BEGIN DOCUMENT SEGMENT

House debates
Thursday, 16 February 2023
Adjournment
Cost of Living
12:15 pm
Peta Murphy (Dunkley, Australian Labor Party) Share this | Hansard source
It is extraordinary to rise to speak after a speech given by a former minister from a party that was in government for the better part of a decade and from a party that came to parliament with an urgent recall in December to put a cap on power prices and voted against it. Yet he's just spent some of his precious speaking time trying to suggest that the Albanese government has done nothing to deal with rising energy prices, having voted against the measure to reduce rising energy prices and having been part of a government—as a minister, no less—where a report that was given to the government before the last election, in May last year, about increasing energy prices was—what was it, again?—hidden from the Australian public.
This is a minister who was a minister for housing, and eight months after his tenure we are facing a housing affordability and accessibility crisis. He somehow thinks that the people in his electorate and the people of Australia are going to believe that that just sprang out of nowhere in the last eight months and had nothing to do with the bad policies and lack of policies of the government he was part of.

END DOCUMENT SEGMENT

Retype the speech word for word from "House debates" to "the Australian public.". Rely on nothing but the speech above.

BEGIN RECORDS

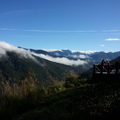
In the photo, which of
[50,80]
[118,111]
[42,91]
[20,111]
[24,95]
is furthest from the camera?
[50,80]

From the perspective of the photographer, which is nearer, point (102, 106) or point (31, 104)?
point (102, 106)

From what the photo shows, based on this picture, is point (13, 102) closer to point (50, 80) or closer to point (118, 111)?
point (118, 111)

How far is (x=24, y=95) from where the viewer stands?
28.2 feet

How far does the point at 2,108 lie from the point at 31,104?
140 centimetres

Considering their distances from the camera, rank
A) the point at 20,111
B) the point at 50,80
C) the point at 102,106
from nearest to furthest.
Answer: the point at 102,106, the point at 20,111, the point at 50,80

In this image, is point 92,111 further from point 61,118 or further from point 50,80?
point 50,80

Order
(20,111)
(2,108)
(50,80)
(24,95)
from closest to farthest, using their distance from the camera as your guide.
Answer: (2,108), (20,111), (24,95), (50,80)

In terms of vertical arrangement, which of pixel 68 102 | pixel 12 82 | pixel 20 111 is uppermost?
pixel 12 82

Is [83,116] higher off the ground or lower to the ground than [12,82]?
lower

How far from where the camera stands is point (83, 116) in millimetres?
5500

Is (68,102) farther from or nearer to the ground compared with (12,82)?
nearer to the ground

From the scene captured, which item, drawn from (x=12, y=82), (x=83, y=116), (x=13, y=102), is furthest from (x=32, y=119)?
(x=12, y=82)

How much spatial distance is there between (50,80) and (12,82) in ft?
17.2

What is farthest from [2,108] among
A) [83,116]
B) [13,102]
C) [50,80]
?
[50,80]
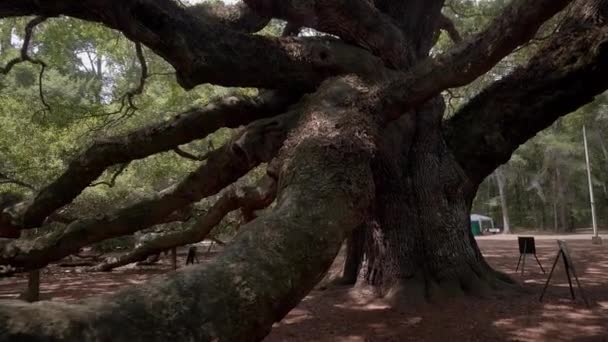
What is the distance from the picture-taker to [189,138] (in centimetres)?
673

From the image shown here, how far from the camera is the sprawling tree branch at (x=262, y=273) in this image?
2.12 metres

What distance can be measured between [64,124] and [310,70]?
702cm

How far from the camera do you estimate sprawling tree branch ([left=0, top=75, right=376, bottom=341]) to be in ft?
6.97

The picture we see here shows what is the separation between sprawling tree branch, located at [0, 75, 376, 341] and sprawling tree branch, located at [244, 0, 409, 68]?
2.08 m

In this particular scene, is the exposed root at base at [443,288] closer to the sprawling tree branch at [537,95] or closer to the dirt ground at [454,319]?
the dirt ground at [454,319]

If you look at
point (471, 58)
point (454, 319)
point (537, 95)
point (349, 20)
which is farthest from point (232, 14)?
point (454, 319)

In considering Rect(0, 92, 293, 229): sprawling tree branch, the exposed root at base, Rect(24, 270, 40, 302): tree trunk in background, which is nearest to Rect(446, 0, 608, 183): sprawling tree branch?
the exposed root at base

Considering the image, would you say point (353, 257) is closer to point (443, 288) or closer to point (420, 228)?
point (420, 228)

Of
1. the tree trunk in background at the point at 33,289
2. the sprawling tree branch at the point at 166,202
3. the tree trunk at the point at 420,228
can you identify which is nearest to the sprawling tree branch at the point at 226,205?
the sprawling tree branch at the point at 166,202

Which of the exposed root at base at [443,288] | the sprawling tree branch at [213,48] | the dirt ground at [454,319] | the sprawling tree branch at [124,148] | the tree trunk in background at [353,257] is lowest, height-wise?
the dirt ground at [454,319]

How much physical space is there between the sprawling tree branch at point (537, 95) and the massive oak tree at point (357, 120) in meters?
0.02

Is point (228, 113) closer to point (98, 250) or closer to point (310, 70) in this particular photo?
point (310, 70)

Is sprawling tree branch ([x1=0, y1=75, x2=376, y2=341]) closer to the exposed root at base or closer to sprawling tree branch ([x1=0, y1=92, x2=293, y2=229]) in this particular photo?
sprawling tree branch ([x1=0, y1=92, x2=293, y2=229])

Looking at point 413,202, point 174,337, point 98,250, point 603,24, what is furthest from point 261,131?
point 98,250
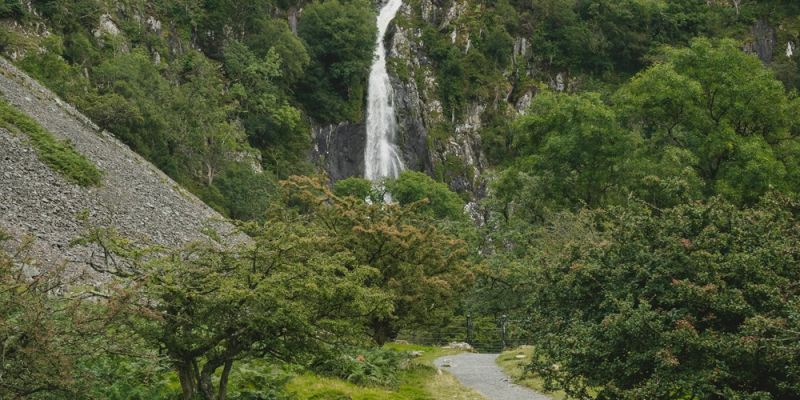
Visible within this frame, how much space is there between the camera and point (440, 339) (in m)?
39.8

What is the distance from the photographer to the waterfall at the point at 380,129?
230 ft

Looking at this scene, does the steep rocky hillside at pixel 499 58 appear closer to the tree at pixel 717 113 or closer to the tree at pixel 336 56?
the tree at pixel 336 56

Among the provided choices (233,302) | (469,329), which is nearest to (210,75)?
(469,329)

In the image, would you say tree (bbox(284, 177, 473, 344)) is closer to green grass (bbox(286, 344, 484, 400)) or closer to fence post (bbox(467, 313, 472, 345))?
green grass (bbox(286, 344, 484, 400))

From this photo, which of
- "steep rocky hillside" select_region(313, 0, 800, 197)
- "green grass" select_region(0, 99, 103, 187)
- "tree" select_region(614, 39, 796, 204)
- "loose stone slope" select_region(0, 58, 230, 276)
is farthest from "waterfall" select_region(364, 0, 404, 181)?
"green grass" select_region(0, 99, 103, 187)

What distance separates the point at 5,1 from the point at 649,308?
5454 centimetres

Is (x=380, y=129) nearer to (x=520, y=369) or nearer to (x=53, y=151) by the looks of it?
(x=53, y=151)

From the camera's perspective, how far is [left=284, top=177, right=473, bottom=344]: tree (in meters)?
22.8

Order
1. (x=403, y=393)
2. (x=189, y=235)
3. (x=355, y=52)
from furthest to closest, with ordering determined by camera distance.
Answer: (x=355, y=52) < (x=189, y=235) < (x=403, y=393)

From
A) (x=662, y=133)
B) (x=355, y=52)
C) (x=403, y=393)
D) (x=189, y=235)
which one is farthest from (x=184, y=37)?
(x=403, y=393)

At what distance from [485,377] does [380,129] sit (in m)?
51.4

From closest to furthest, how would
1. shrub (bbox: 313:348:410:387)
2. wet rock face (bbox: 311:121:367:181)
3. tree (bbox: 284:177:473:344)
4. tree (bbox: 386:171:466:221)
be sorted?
shrub (bbox: 313:348:410:387)
tree (bbox: 284:177:473:344)
tree (bbox: 386:171:466:221)
wet rock face (bbox: 311:121:367:181)

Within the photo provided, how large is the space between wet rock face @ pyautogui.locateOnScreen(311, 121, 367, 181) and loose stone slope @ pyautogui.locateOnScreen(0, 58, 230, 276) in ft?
98.4

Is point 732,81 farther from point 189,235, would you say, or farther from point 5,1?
point 5,1
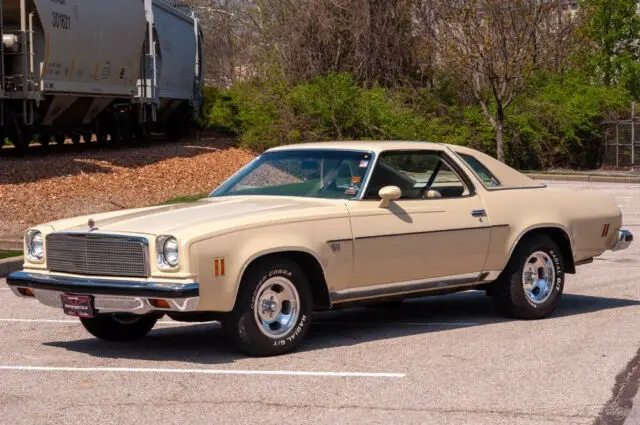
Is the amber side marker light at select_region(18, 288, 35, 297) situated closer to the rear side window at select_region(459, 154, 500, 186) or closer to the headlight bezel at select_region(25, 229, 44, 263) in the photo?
the headlight bezel at select_region(25, 229, 44, 263)

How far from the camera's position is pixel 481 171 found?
9766mm

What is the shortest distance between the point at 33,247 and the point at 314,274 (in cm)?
199

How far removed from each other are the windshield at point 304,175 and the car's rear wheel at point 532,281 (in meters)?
1.60

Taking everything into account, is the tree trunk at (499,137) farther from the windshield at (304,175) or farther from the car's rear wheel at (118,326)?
the car's rear wheel at (118,326)

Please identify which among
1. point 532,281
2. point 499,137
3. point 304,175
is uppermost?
point 499,137

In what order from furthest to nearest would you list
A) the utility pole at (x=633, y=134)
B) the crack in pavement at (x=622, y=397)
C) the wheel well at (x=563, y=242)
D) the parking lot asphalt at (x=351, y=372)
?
the utility pole at (x=633, y=134)
the wheel well at (x=563, y=242)
the parking lot asphalt at (x=351, y=372)
the crack in pavement at (x=622, y=397)

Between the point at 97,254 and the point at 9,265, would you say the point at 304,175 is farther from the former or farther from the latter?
the point at 9,265

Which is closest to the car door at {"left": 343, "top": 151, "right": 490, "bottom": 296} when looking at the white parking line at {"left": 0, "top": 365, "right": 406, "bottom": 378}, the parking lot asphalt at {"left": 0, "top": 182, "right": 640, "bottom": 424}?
the parking lot asphalt at {"left": 0, "top": 182, "right": 640, "bottom": 424}

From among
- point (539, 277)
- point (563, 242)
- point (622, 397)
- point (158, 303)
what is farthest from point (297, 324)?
point (563, 242)

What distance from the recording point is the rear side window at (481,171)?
381 inches

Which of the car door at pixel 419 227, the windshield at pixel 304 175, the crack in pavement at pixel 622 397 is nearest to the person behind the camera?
the crack in pavement at pixel 622 397

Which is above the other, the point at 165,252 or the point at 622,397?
the point at 165,252

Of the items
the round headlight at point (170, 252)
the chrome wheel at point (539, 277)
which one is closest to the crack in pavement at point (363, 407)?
the round headlight at point (170, 252)

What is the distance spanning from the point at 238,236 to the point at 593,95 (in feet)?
112
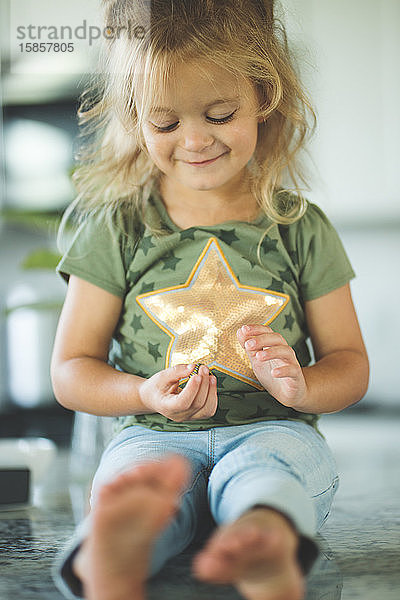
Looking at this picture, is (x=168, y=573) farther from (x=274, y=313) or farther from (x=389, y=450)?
(x=389, y=450)

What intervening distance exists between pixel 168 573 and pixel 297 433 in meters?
0.17

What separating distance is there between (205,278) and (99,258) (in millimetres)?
107

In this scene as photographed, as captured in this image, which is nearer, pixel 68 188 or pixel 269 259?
pixel 269 259

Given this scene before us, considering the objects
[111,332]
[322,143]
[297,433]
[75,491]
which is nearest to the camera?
[297,433]

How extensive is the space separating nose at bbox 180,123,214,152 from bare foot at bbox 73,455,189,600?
286 millimetres

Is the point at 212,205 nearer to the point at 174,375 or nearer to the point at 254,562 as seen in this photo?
the point at 174,375

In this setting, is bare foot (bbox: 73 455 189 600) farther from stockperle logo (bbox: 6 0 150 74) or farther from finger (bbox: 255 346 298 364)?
stockperle logo (bbox: 6 0 150 74)

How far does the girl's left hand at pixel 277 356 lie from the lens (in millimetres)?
538

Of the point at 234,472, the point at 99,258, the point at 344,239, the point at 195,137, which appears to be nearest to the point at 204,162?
the point at 195,137

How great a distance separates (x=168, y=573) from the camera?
0.48 metres

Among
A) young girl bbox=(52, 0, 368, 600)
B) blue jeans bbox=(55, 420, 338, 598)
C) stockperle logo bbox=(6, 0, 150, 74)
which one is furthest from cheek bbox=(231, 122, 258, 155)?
blue jeans bbox=(55, 420, 338, 598)

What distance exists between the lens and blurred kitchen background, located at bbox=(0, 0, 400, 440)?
0.66 m

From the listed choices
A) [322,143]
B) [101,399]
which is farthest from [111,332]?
[322,143]

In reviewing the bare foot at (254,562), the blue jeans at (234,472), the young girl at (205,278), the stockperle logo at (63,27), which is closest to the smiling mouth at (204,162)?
the young girl at (205,278)
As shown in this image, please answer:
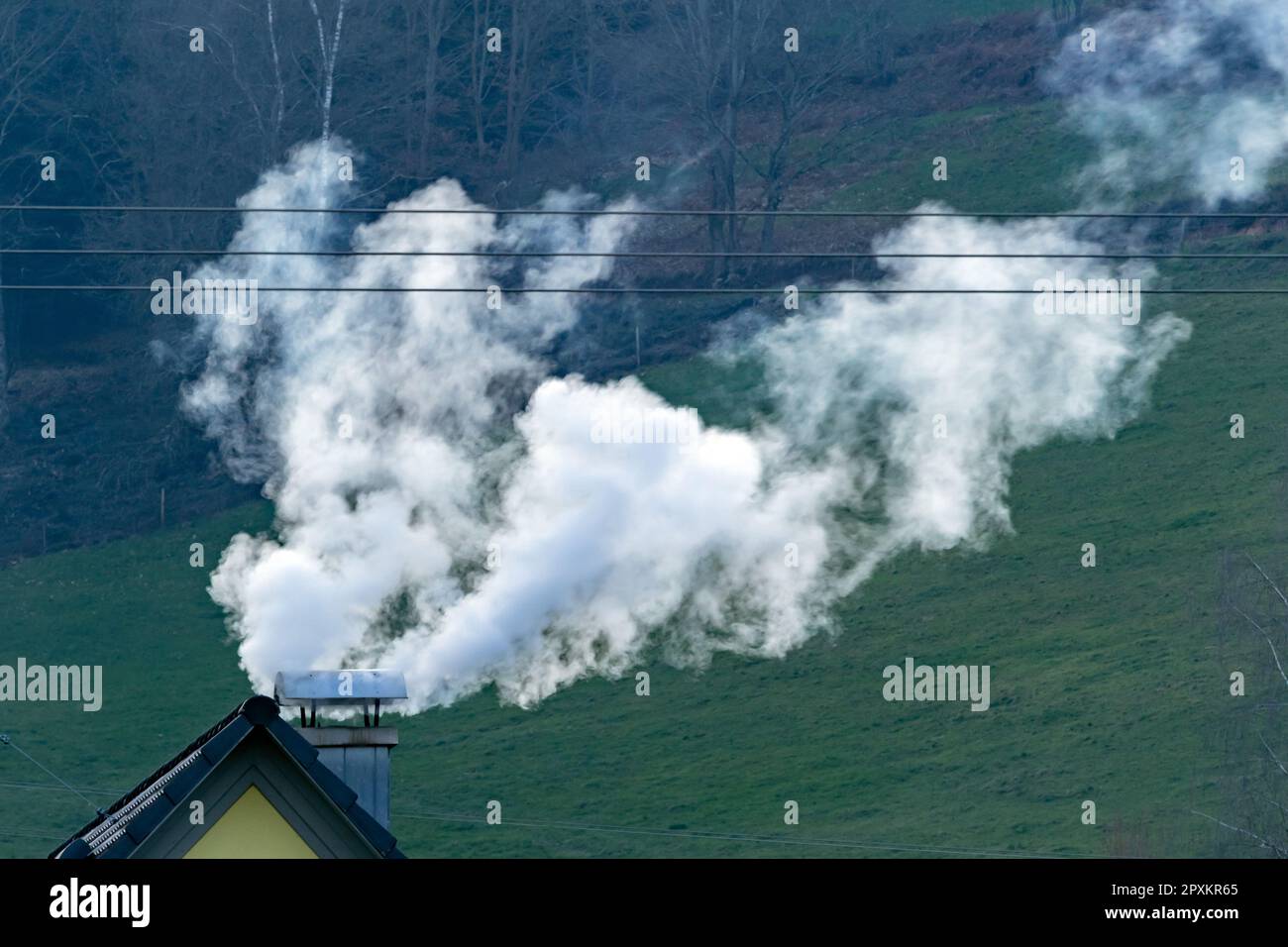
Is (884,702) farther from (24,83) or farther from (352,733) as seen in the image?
(24,83)

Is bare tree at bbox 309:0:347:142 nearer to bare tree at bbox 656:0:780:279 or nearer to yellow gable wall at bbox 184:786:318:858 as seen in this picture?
bare tree at bbox 656:0:780:279

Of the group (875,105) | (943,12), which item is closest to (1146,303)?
(875,105)

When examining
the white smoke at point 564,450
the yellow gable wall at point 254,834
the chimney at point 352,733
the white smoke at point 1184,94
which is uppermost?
the white smoke at point 1184,94

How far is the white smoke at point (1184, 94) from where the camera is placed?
176 ft

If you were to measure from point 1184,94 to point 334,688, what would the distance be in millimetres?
49572

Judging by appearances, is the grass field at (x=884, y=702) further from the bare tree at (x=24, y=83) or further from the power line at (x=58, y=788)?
the bare tree at (x=24, y=83)

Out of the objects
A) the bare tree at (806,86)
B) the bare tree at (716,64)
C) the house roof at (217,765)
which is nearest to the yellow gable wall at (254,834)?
the house roof at (217,765)

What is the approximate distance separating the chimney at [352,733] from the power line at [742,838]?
18.3 m

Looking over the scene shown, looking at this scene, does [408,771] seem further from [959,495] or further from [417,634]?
[959,495]

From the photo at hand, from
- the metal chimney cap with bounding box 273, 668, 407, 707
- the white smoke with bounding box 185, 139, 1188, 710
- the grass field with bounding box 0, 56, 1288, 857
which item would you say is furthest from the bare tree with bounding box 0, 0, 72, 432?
the metal chimney cap with bounding box 273, 668, 407, 707

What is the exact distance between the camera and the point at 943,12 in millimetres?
61062

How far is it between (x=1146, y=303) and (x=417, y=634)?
2228 centimetres

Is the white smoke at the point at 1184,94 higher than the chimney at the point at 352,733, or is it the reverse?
the white smoke at the point at 1184,94

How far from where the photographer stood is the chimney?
13258mm
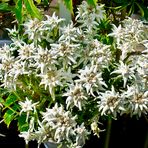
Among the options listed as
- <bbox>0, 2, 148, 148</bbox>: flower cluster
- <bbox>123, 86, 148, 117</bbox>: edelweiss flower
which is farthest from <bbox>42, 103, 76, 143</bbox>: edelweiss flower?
<bbox>123, 86, 148, 117</bbox>: edelweiss flower

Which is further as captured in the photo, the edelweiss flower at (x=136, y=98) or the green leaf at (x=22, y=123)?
the green leaf at (x=22, y=123)

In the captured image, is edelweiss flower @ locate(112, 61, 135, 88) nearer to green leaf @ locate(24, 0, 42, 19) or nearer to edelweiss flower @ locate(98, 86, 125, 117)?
edelweiss flower @ locate(98, 86, 125, 117)

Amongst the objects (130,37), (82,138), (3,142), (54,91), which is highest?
(130,37)

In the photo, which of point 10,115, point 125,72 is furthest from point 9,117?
point 125,72

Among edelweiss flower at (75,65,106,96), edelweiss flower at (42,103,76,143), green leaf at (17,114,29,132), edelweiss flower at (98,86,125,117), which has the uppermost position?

END RECORDS

> [SOLUTION BELOW]:
House debates
Thursday, 16 February 2023
Adjournment
Cost of Living
12:15 pm
Peta Murphy (Dunkley, Australian Labor Party) Share this | Hansard source
It is extraordinary to rise to speak after a speech given by a former minister from a party that was in government for the better part of a decade and from a party that came to parliament with an urgent recall in December to put a cap on power prices and voted against it. Yet he's just spent some of his precious speaking time trying to suggest that the Albanese government has done nothing to deal with rising energy prices, having voted against the measure to reduce rising energy prices and having been part of a government—as a minister, no less—where a report that was given to the government before the last election, in May last year, about increasing energy prices was—what was it, again?—hidden from the Australian public.